# Recently oily-tzone!! Help!



## soulstar (Feb 29, 2008)

I've NEVER had an oily tzone before.  It's been a problem for about a month or so.  I've been using Clinique's 3-step system.  It's definitely cleared my nose of bumps and sometimes reduces my redness. I use two different moisturizers (one for day, one for night) since one is overly moisturizing.  All of a sudden my t-zone got really oily throughout the day? I've tried to switch out products to see if they were the "culprit" but no idea..

I'd switch foundations, powders, brushes, and stopped moisturizing with the heavy one.. what is going on?? 

Could it be the Clinique toner?  Since it's making my t-zone so much smoother? I don't know! Haha


----------



## Dreamergirl3 (Feb 29, 2008)

Maybe your skin is over producing oil because it's starting to get dried out... Sounds weird, but it happens. Try using the more moisturizing lotion of the two you have for a while and see if it actually lessens the oil.

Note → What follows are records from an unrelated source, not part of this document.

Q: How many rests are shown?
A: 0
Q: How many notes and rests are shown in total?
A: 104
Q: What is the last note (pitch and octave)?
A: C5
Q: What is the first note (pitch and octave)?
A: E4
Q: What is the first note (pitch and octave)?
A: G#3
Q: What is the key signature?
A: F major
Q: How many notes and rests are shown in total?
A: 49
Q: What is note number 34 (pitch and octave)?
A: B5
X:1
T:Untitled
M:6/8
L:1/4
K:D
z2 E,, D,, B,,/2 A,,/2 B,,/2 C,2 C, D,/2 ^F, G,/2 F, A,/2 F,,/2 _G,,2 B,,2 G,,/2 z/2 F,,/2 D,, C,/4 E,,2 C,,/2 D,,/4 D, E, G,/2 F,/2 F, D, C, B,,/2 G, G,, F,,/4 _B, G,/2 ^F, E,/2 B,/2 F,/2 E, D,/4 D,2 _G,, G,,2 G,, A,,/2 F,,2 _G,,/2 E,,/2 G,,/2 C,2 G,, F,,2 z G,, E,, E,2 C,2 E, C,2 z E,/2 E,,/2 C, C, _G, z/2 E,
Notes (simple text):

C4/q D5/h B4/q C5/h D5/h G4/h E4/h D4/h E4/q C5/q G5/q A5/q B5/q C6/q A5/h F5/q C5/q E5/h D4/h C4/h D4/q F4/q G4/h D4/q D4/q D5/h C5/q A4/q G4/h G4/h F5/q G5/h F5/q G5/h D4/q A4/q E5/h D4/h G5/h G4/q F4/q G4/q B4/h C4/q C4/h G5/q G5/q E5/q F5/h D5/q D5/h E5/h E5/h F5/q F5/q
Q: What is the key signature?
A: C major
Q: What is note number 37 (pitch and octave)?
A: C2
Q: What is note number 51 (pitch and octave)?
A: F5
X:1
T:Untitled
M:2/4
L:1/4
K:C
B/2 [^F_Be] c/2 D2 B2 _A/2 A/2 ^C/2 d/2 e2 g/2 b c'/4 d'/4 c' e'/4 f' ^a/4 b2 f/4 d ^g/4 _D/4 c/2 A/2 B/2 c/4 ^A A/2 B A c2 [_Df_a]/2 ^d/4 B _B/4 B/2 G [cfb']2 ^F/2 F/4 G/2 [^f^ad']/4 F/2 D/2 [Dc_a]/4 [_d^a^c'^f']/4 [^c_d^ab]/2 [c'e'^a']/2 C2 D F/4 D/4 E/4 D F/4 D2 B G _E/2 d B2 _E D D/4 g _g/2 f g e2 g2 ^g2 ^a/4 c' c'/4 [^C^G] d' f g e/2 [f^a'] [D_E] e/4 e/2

I also agree that it might be the toner. I think it has quite a bit of alcohol which is very drying to the skin. Try omitting that too, and see if anything changes.


----------



## Kuuipo (Feb 29, 2008)

I wouldn't use even more moisturizer over an oily zone, especially not a heavy cream. I don't like toner with alcohol either, its an irritant. Skip the moisturizer and use a primer that mattifies. Most primers contain some moisture (like glycerin and dimethicone). Use blotting sheets throughout the day.


----------



## athena123 (Mar 3, 2008)

I would lose the toner. Anything that's too harsh can trick your skin into thinking it's being deprived of sebum, which creates the ripe conditions to create more oil. Switch to a toner that doesn't contain any alcohol and see how that works for you. Or, depending upon the PH level of your cleanser and other treatments, you may not even need a toner. The only reason I use toner is during the week when I don't have time for my skin to return to it's optimal PH level of 5.5 after I've applied a 5% BHA solution with a PH of 2.1. 

The best mattifier I've found is a silk and pearl paste available here. Silken Pearl Products. I use this as the last step in my skincare [right before sunscreen/primer] and no longer have to carry blotting papers around.


----------